[Records drawn from a dataset]
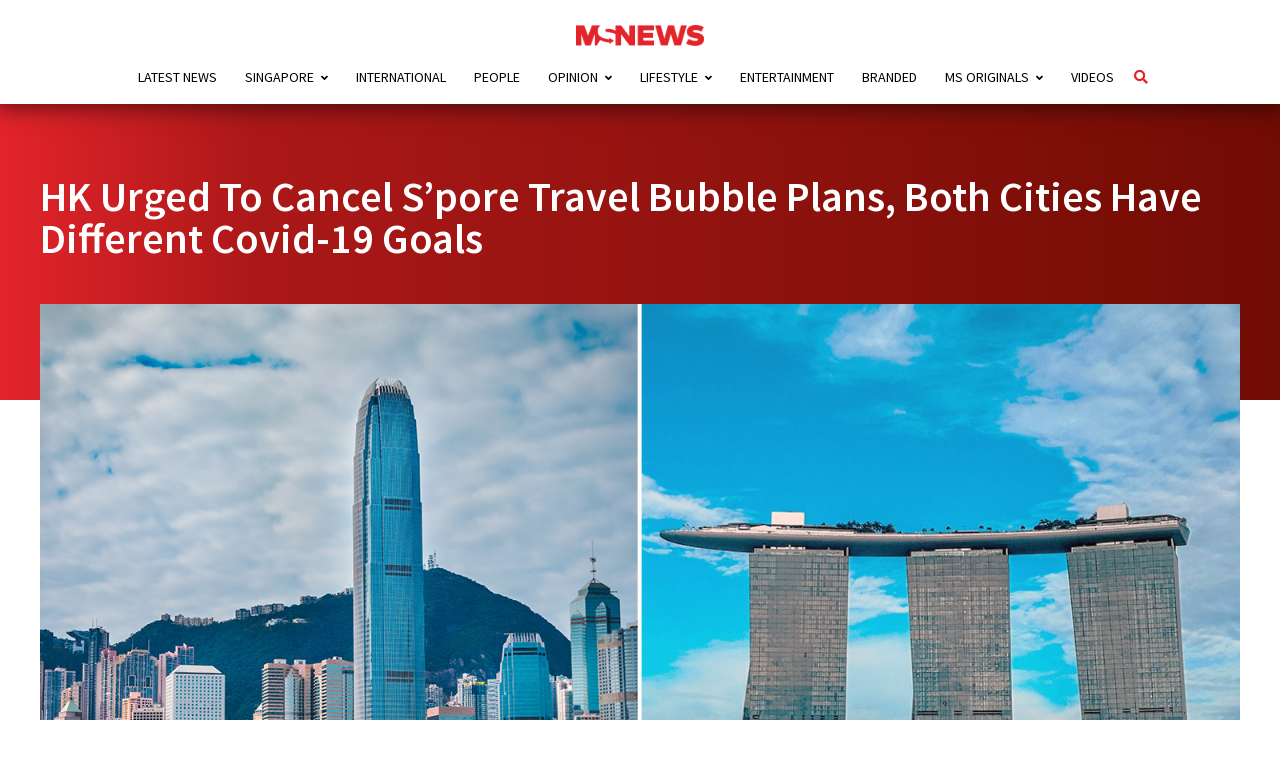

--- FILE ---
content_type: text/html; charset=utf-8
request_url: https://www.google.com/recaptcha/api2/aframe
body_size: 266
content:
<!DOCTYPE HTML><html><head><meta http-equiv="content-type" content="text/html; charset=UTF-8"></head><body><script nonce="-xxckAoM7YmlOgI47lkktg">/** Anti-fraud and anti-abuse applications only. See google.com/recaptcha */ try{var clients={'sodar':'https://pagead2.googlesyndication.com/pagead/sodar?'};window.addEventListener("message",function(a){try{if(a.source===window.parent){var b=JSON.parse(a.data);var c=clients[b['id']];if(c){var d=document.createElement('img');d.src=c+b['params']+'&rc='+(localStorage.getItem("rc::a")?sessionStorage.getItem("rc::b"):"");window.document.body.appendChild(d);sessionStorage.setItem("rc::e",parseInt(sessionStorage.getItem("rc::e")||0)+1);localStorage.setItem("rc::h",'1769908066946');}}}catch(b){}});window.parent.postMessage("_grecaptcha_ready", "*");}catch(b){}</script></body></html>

[EXERCISE DIRECTIONS] Each line of the data is to be duplicated exactly; pictures stay out of the copy.

[TASK RESPONSE]
--- FILE ---
content_type: text/html; charset=utf-8
request_url: https://www.google.com/recaptcha/api2/aframe
body_size: 266
content:
<!DOCTYPE HTML><html><head><meta http-equiv="content-type" content="text/html; charset=UTF-8"></head><body><script nonce="-xxckAoM7YmlOgI47lkktg">/** Anti-fraud and anti-abuse applications only. See google.com/recaptcha */ try{var clients={'sodar':'https://pagead2.googlesyndication.com/pagead/sodar?'};window.addEventListener("message",function(a){try{if(a.source===window.parent){var b=JSON.parse(a.data);var c=clients[b['id']];if(c){var d=document.createElement('img');d.src=c+b['params']+'&rc='+(localStorage.getItem("rc::a")?sessionStorage.getItem("rc::b"):"");window.document.body.appendChild(d);sessionStorage.setItem("rc::e",parseInt(sessionStorage.getItem("rc::e")||0)+1);localStorage.setItem("rc::h",'1769908066946');}}}catch(b){}});window.parent.postMessage("_grecaptcha_ready", "*");}catch(b){}</script></body></html>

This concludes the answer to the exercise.